Academic urges Birmingham to take up education project aimed at black boys
Oct 27 2009 by Diane Parkes, Birmingham Mail
BIRMINGHAM is being urged to take up a pioneering education project aiming to help black boys succeed in school.
Academic Dr Tony Sewell has visited the city to drum up support for the Generating Genius among local schools, universities and within the local education authority.
Dr Sewell is hoping to replicate a project in which a group of 30 black boys took part in summer schools over four years and saw their GCSE grades improve.
But he says he needs financial and practical help to take on another group of youngsters.
“Generating Genius was responding to the continual problem of why boys of Caribbean origin do badly in schools,” he says. “The problem was also manifesting itself in Jamaica which is 99 per cent black so I had a hunch that it was a much more complex problem than the knee jerk reaction of teacher racism.
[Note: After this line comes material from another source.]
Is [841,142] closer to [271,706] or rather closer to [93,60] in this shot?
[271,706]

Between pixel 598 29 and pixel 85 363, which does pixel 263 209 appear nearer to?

“I felt that what we were struggling with was the issue of nurturing our young men so that they wanted to better themselves.”
Dr Sewell, director of the Science, Maths and Information Technology Centre in the department of Educational Studies at the University of the West Indies in Mona, Jamaica, set up a project in both his home college and universities in the UK.
“We selected a group of boys whose parents had never been to university and who had an interest in science. We took that group of students to Jamaica for a summer school,” he says.
“We then continued that summer school at universities in the UK. We started with ten boys and we then added 20 to the group so that we had 30 in total.”
Those boys spent four summers at special schools run at Leeds and Brunel universities, but they were expected to reach high expectations.
The boys, who were aged 11 at the beginning of the project, were treated on a par with 18-year-old university students and were set various problem-solving tasks in which they were encouraged to think “outside the box”.
At the same time they were offered a range of physical and cultural activities with the backing of emotional support and counselling.
Dr Sewell, who has written about the projects in his book Generating Genius, says the results speak for themselves as all of the boys went on to pass nine GCSEs at grade C or above.
And now he is keen to replicate the project – in Birmingham.
“We are looking to recruit our next cohort of young men,” he says. “And we are looking for support from Birmingham.
“It obviously costs money to organise the Generating Genius programme but if the model works then it is worth the investment. When the alternative is high levels of exclusion and underachieving then it is not expensive.
“We need to invest in these kinds of “long pipeline” models but there are not enough of them in the UK. Too often the Government targets its schemes at sixth formers but boys who are already in the sixth form are already motivated towards university. By engaging boys when they are much younger, it is possible to see the kind of positive development we have seen.”
And he says it is imperative that we do address the needs for these young black men, to prevent them turning to gangs when they are not achieving in education.
“We actually called our group the ‘science gang’ because these young men want to belong somewhere,” says Dr Sewell. “When it comes to boys of Caribbean origin there are two levels of underachievement. There is a small minority that are involved in a street community, violence, guns and crime and they are the ones that hit the headlines. They do have a big effect on the community but the numbers are actually very small.
“But there is a much larger group of boys who are underachieving by getting C and D grades when they should be getting As.
“This is a much larger and more significant group and this is the group we are able to make headway with.”
Dr Sewell’s programme may have been a success story for 30 young men but what of the thousands of black boys across the country who are failing to achieve the grade?
“We cannot capture everybody,” he says. “But there are boys who are banging on our doors and are hungry to learn.
“We are not looking to replace schools, we are looking to provide added value and there is no reason that this model cannot be used for other groups of young people.”
The Birmingham Mail asked for a response to Dr Sewell’s comments from Tony Howell, Birmingham City Council’s Director for Children, Young People and Families, but he declined to reply.